Tasks:
1) Using the article on the Santa Cruz County grand jury report, explain in one to three sentences why it says that if California burns to the ground, it won't be because no one warned us.
2) According to the article on the Santa Cruz County grand jury report, how many people were evacuated at the height of the fires?
3) Write a continuation of the article on the Santa Cruz County grand jury report, starting right after its final sentence.
Document section section start
Blog note: This article refers to a Santa Cruz County grand jury report.
So begins a Santa Cruz County civil grand
jury report released on July 3 — 43 days before lightning sparked a series of
fires that only seemed to burn half of the Bay Area. Grand jury reports are
meant to illuminate budding problems in the community, but rarely are they this
prescient. But then there have been 13 civil grand jury reports highlighting
ongoing fire danger in nine California counties since 2007. If California burns
to the ground, it won’t be because no one warned us.
The
most recent report noted that Santa Cruz County is the only county in the state
that falls mostly in the wildland-urban interface — largely rural or forested
areas that are increasingly populated. Before the CZU Lightning Complex fires
there were about 72,000 homes in the Santa Cruz County wildland-urban
interface. Nearly 1,000 of them burned to the ground. In all, 77,000 people
were evacuated at the height of the most devastating fires in these parts in
recent memory.
Document section section end
Data listing section start
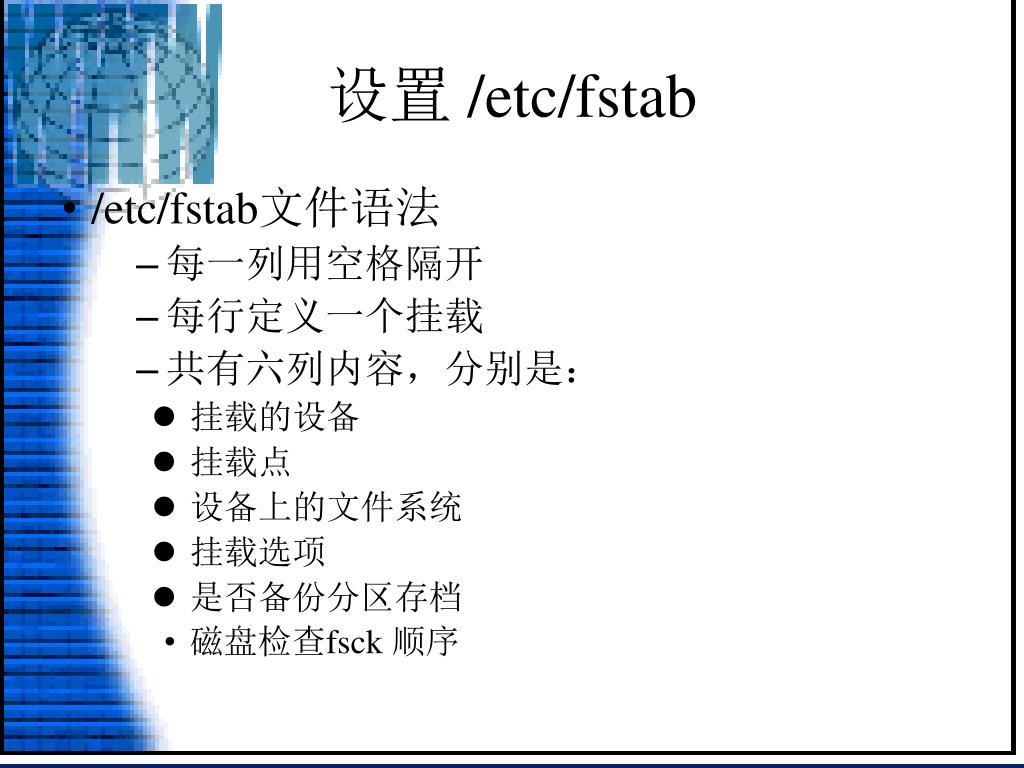 设置 /etc/fstab

• /etc/fstab文件语法
– 每一列用空格隔开
– 每行定义一个挂载
– 共有六列内容，分别是：
● 挂载的设备
● 挂载点
● 设备上的文件系统
● 挂载选项
● 是否备份分区存档
• 磁盘检查fsck 顺序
Data listing section end
Answer set:
1) Since 2007 there have been 13 civil grand jury reports highlighting ongoing fire danger in nine California counties. The warnings were repeatedly given.

2) 77,000 people were evacuated.

3)
One
of the lessons we’ve learned again and again is the need for better, earlier
warnings. Cal Fire only had one early alert camera in the area at the time of
the CZU Lightning Complex fires. Text alerts and other high-tech notifications
continue to be imperfect. Our own San Mateo County civil grand jury found last
year that only 2 percent of our county residents knew of evacuation routes and
emergency shelter sites before they needed them. The Marin County grand jury
found last year that 90 percent of that county’s residents had not signed up
for emergency alerts.
Again
and again, these grand juries have found that we underestimate the potential
for fire and just how quickly it moves. In the days after ignition, Cal Fire incident
commander Assistant Chief Billy See said the CZU Lightning Complex was
devouring 1,000 acres an hour. That is barely a crawl compared to the deadly
Camp Fire in Paradise in 2018. The initial spread there was estimated at 4,600
acres an hour.
Many
times, firefighters have described being overwhelmed in the early days of
wildfire. Cal Fire said repeatedly in the early days of the CZU fires that it
lacked resources to do more than keep people safe. Over and over we hear of
evacuation roads that are overloaded as terrified residents creep toward
safety. And most of us continue to ignore state law that mandates “defensible
space” around our homes.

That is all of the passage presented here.